Noble Gas Signatures in Greenland – Tracing Glacial Meltwater Sources

Friday, 19 December 2014
Yi Niu, M. Clara Castro, Chris M Hall, Sarah Aciego, Emily I Stevenson and Carli A Arendt, University of Michigan, Department of Earth and Environmental Sciences, Ann Arbor, MI, United States
This study is meant to explore the information noble gases can provide in glacial environments with respect to glacial meltwater sources, relative source contributions, water residence times, and spatial location where this glacial meltwater originates in the ice sheet. Ultimately, we seek to improve our understanding on the dynamics of these massive ice sheets, critical for the major role they play on climate change. This is possible due to the conservative nature of noble gases and temperature dependency of their concentrations in water in equilibrium with the atmosphere (ASW) allowing for calculation of noble gas temperatures (NGTs) and, under certain assumptions, estimation of the altitude at which glacial meltwater originated. In addition, crustally produced isotopes such as He accumulate in water over time, allowing for estimation of water residence times.

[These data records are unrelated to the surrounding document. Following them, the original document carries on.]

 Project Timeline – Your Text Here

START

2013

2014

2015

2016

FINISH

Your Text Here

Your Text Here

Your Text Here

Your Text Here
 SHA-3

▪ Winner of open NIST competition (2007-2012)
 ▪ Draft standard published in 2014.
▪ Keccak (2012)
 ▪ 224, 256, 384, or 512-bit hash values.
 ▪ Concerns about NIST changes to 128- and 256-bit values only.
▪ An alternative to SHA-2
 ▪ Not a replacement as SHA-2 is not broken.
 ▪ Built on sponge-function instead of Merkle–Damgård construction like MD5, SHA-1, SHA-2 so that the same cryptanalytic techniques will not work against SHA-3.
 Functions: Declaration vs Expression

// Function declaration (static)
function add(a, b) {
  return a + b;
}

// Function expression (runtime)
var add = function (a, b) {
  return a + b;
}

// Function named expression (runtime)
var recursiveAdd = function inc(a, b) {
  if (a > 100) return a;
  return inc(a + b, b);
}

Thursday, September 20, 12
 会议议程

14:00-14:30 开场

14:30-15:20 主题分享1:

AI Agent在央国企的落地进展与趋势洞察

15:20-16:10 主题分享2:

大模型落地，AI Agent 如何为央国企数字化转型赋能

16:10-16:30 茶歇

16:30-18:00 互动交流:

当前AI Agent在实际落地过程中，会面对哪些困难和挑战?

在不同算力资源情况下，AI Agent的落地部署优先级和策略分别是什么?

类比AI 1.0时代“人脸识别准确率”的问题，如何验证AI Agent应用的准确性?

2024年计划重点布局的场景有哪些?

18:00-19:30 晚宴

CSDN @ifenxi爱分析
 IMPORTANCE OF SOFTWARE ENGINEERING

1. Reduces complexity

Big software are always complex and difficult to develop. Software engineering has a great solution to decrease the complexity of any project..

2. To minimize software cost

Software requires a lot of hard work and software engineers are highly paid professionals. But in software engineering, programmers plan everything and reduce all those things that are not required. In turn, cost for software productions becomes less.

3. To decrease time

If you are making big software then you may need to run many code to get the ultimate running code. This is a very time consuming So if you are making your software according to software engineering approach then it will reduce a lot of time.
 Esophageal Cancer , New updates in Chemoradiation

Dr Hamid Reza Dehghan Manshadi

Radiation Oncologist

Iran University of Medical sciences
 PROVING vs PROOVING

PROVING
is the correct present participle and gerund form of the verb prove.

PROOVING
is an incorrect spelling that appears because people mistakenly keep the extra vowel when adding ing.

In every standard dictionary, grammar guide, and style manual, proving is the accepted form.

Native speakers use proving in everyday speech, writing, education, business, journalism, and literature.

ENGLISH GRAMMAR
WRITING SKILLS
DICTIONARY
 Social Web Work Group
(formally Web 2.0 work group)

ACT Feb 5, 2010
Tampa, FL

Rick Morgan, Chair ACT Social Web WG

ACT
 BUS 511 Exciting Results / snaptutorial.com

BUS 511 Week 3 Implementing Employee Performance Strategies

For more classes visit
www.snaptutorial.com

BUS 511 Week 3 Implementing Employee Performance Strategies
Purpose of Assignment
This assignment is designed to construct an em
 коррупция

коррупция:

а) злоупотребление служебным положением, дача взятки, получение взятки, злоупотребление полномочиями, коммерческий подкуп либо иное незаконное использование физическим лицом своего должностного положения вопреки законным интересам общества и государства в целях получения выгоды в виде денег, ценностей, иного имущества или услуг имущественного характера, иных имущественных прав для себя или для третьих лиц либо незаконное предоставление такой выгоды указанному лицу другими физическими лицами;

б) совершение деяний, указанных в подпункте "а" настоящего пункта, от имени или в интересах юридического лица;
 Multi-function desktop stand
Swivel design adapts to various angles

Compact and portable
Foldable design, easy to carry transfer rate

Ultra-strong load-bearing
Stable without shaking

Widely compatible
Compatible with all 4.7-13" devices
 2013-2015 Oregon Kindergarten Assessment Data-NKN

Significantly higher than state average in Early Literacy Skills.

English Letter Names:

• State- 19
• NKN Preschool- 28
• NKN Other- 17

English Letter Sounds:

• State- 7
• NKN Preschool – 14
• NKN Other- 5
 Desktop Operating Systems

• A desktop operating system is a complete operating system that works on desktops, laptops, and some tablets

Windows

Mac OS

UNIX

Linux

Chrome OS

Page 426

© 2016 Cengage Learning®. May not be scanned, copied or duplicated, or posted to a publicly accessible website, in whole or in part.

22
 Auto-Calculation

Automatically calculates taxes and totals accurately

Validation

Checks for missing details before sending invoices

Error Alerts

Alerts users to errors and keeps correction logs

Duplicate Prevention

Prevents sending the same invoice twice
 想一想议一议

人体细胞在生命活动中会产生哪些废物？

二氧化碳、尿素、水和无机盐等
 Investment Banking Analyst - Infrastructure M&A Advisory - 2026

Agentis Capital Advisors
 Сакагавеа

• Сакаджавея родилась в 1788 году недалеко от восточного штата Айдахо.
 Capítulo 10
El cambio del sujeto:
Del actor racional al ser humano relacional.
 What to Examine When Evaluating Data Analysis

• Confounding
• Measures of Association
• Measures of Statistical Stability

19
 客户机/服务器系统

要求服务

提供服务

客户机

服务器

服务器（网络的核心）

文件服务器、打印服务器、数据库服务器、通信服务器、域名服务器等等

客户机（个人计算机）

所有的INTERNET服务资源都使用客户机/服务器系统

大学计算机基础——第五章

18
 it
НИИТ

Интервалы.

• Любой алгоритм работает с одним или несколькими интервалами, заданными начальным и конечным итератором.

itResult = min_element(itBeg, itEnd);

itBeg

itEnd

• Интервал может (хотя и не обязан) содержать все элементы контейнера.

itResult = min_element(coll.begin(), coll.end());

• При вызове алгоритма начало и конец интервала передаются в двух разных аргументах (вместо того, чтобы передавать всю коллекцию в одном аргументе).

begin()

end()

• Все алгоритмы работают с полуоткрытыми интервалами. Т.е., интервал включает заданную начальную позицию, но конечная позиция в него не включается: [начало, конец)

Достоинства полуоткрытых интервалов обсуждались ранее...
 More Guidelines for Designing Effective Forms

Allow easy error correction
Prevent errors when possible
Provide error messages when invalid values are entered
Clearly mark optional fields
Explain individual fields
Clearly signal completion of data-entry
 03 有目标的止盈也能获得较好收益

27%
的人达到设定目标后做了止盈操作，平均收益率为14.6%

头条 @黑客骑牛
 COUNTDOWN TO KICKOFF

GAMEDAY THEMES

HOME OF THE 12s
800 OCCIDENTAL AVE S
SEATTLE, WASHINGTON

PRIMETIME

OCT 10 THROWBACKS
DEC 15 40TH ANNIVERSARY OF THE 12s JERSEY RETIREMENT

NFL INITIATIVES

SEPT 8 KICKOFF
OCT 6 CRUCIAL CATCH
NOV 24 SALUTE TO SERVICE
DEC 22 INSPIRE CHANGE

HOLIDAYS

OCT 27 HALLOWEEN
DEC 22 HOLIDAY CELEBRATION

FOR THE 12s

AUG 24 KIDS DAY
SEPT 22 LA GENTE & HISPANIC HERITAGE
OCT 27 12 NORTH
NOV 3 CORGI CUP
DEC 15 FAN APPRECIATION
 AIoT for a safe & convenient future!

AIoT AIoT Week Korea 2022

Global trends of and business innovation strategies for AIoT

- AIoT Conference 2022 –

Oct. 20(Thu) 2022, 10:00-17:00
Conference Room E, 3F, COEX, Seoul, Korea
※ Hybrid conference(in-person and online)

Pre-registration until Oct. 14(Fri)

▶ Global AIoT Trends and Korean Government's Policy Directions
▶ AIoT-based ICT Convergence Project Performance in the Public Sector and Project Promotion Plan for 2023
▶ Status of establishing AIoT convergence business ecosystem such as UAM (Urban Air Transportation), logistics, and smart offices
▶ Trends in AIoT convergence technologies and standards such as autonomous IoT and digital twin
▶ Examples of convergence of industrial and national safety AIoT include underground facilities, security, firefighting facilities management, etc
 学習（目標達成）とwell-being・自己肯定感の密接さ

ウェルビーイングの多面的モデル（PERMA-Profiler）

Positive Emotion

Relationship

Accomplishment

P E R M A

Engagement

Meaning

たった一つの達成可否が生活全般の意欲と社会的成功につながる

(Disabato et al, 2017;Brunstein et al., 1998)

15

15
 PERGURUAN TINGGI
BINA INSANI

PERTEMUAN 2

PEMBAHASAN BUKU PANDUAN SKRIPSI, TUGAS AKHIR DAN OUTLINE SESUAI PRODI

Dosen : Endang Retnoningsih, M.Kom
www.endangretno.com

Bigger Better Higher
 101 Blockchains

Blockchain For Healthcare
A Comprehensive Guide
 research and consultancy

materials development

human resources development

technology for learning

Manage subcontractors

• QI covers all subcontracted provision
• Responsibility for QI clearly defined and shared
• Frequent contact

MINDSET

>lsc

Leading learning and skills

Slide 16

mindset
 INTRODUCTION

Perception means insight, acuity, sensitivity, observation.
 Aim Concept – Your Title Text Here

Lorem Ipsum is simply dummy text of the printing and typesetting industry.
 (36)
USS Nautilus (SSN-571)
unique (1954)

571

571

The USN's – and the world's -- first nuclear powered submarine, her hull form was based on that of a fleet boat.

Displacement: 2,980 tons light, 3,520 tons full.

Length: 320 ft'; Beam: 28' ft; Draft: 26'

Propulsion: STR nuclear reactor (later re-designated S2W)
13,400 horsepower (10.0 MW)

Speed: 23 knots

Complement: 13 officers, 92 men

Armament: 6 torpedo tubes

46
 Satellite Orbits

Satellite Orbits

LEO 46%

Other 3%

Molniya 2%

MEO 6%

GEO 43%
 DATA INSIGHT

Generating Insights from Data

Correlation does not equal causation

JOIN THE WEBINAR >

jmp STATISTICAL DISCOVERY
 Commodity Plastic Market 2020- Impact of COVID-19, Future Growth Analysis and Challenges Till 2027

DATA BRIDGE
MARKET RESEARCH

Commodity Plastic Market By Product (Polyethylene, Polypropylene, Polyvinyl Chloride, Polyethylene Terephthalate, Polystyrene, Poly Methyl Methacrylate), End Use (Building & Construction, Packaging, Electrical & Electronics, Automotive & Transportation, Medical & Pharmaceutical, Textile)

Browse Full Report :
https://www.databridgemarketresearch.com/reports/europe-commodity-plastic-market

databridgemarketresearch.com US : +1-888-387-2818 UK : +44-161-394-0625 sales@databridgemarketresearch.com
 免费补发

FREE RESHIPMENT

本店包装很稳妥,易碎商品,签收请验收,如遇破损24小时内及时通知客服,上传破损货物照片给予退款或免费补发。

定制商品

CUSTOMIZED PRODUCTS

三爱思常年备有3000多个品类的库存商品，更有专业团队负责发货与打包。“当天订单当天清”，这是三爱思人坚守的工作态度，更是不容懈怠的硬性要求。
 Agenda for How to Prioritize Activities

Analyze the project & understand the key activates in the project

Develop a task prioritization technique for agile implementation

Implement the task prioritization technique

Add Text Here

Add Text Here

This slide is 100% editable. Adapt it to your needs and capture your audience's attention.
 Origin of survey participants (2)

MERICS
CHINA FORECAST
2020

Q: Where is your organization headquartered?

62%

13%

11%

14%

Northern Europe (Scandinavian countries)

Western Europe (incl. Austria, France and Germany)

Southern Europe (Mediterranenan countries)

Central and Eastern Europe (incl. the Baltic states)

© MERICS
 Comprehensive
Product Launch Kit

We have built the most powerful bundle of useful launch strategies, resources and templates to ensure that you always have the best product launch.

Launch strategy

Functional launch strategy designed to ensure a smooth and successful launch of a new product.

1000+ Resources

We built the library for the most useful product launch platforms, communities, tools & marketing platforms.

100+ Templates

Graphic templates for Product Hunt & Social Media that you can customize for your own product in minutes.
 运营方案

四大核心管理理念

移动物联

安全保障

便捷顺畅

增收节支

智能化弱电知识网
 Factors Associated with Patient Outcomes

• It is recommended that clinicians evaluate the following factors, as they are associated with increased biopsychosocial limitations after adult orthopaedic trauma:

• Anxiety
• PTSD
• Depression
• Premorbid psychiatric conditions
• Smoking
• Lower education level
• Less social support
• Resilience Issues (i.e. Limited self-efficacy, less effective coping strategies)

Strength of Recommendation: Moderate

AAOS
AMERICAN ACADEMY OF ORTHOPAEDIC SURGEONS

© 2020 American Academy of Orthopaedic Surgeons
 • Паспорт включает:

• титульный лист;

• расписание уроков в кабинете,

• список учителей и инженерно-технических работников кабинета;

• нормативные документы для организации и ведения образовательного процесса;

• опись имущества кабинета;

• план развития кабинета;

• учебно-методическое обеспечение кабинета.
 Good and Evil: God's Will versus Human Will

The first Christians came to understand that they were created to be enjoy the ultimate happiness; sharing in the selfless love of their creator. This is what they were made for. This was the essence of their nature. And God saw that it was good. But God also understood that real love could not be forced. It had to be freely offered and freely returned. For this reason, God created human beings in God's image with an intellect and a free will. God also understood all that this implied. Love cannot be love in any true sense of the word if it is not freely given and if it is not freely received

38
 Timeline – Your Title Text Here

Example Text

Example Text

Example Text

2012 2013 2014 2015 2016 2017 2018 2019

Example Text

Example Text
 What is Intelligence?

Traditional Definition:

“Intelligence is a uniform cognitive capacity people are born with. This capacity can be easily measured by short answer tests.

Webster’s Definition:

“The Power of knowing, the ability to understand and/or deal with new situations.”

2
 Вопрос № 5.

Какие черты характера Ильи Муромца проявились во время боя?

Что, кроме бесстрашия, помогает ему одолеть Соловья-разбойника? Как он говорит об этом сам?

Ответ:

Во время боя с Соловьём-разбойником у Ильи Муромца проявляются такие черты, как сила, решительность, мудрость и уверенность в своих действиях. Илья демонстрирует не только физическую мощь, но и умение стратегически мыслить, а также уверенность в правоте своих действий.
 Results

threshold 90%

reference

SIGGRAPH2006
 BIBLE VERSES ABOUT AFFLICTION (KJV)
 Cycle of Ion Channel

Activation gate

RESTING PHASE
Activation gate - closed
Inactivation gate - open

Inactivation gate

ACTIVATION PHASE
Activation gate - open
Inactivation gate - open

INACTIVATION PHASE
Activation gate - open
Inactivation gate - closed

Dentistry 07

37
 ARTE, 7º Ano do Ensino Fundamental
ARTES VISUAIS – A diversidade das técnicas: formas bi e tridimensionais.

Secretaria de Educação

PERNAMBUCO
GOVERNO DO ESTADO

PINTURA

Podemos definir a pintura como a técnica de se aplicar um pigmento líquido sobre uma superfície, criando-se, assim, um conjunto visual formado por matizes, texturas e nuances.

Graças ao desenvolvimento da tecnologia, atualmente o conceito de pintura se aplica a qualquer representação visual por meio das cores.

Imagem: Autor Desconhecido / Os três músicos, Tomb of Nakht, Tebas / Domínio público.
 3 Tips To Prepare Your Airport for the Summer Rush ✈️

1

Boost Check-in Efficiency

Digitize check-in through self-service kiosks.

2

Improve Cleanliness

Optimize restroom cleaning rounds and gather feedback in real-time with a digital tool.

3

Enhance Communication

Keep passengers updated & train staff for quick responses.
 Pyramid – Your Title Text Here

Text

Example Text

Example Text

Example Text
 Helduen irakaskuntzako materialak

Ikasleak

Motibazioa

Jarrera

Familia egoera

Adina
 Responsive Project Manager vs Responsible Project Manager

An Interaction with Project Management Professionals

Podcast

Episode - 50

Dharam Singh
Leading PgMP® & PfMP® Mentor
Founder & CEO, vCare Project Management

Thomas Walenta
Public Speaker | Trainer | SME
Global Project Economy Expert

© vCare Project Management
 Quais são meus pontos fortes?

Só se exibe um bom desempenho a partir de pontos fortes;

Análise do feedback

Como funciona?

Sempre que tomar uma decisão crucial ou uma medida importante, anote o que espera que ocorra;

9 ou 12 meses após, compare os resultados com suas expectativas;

Glacial meltwater samples were collected and analyzed for noble gas concentrations and isotopic ratios at five different locations in southern Greenland, between sea level and 1221 m. All samples are enriched in He with respect to ASW and are depleted in all other noble gases. Two patterns are apparent. The first one presents a relative Ar enrichment with respect to Ne, Kr, and Xe, a pattern first observed in high-altitude springs in the Galápagos Islands. The second one displays a mass-dependent pattern, a pattern first observed in Michigan rainwater samples. Most samples point to equilibration temperatures at ~0°C and altitudes between 1000 m and 2000 m, values which are consistent with both temperatures and elevations in Greenland. He concentrations vary between 1.1 and 7 times that of ASW and suggest glacial meltwater ages between ~170 and 1150 yrs, a result which is consistent with a preliminary tritium analysis. He isotopes point to surface (precipitation as snow and rainfall) contributions for most samples between ~60% and 90% with a ~10% – 40% crustal contribution from groundwater.